**TO DO**.
In the speech on the McLeod report, write out everything from "However, as time" down to "for a leader.", word for word.

**TEXT SHOWN**.
MRS CROSS (continuing):

In the aftermath of the 18 January fires, the Chief Minister came out saying to the people of the ACT that, if anyone wanted to blame someone over the disaster, they should blame him. In other words, he openly took the responsibility upon himself. I was actually inspired by that. In saying what he did, he acted like a leader. And because he acted like a leader, he received considerable support and praise for his position, and he basked in that praise for some time, and deservedly so.

However, as time passed, the Chief Minister steadily changed his position. He has spread the responsibility around a bit. His position now is that the government is ultimately responsible. Acknowledgment of responsibility has now become more diffused. We have come from the early bold demonstration of leadership responsibility down to a victim-like bleating about whether people desire that he engage in a vigorous bout of self-flagellation and hair shirt wearing-his words.

Mind you, he still does acknowledge that, yes the criticism is justified, we accept it; however, the whining mode continued when he added the comment: "Now what more do people want than that?"This offensive mode is not very becoming for a leader.

In the McLeod report, there are a couple of points that are of serious concern. The first relates to what Mr McLeod describes as deficiencies in the provision of information and advice to the community. His judgment was that the provision of such information was "seriously inadequate".

With regard to this, we have seen comments from the Chief Minister along the lines that the community was afflicted by a "culture of complacency"and that, even when it was faced with media reports about the fires, alarm bells did not ring for many people. In making this comment, the Chief Minister said that, "We all went about our business...perhaps comforted with the attitudes and views and statements being made by the ESB."

As for the attitude of the ESB, Mr McLeod says that it seemed to have been "one of dogged optimism". What that comment translates as, in blunt language, is that the relevant authority or authorities were doing their planning against a likely best case scenario, instead of what any decent planner would be doing and that is planning against a worst case scenario. I therefore consider any comment about community complacency to be reprehensible. It is a little bit like saying that somehow the community brought the bushfires on itself.

Instead, I see the responsibility for complacency resting squarely with the responsible authorities who were, according to the report, doggedly optimistic. I also see complacency resting with the leader of the ACT community, the Chief Minister, who, as the leader, should have been actively and personally on the backs of the relevant authorities, pressing them and putting scenarios to them.

The community is painted as having been complacent. So that is that, is it? If they were as complacent as the Chief Minister says they were, why was that? It was simply because they were not kept in the picture about the true state of things. The ESB has said it did not want to panic people. That comment is just so weak. The people are not infants, they are Australians and Australians do not have a reputation as panickers: quite the contrary, they are stoic doers. I am sure they would not have panicked.

**DATA BLOCK**.
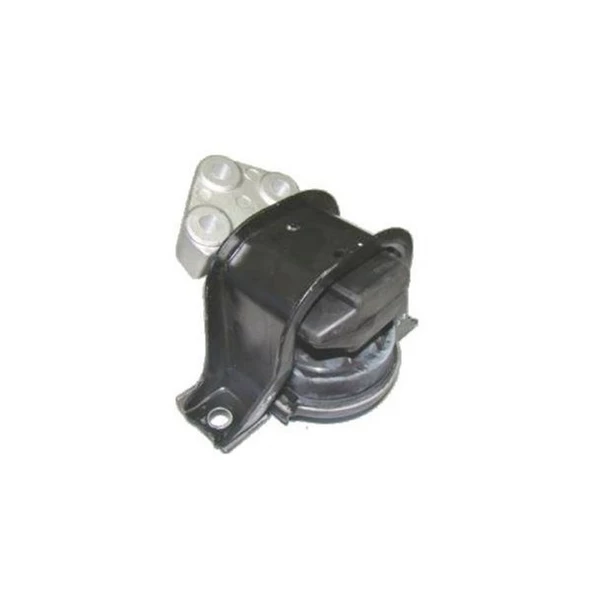 Citroen C2 Motor Takoz Sağ (2003-2009) 1.6 1839F0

**ANSWER SPACE**.
However, as time passed, the Chief Minister steadily changed his position. He has spread the responsibility around a bit. His position now is that the government is ultimately responsible. Acknowledgment of responsibility has now become more diffused. We have come from the early bold demonstration of leadership responsibility down to a victim-like bleating about whether people desire that he engage in a vigorous bout of self-flagellation and hair shirt wearing-his words.

Mind you, he still does acknowledge that, yes the criticism is justified, we accept it; however, the whining mode continued when he added the comment: "Now what more do people want than that?"This offensive mode is not very becoming for a leader.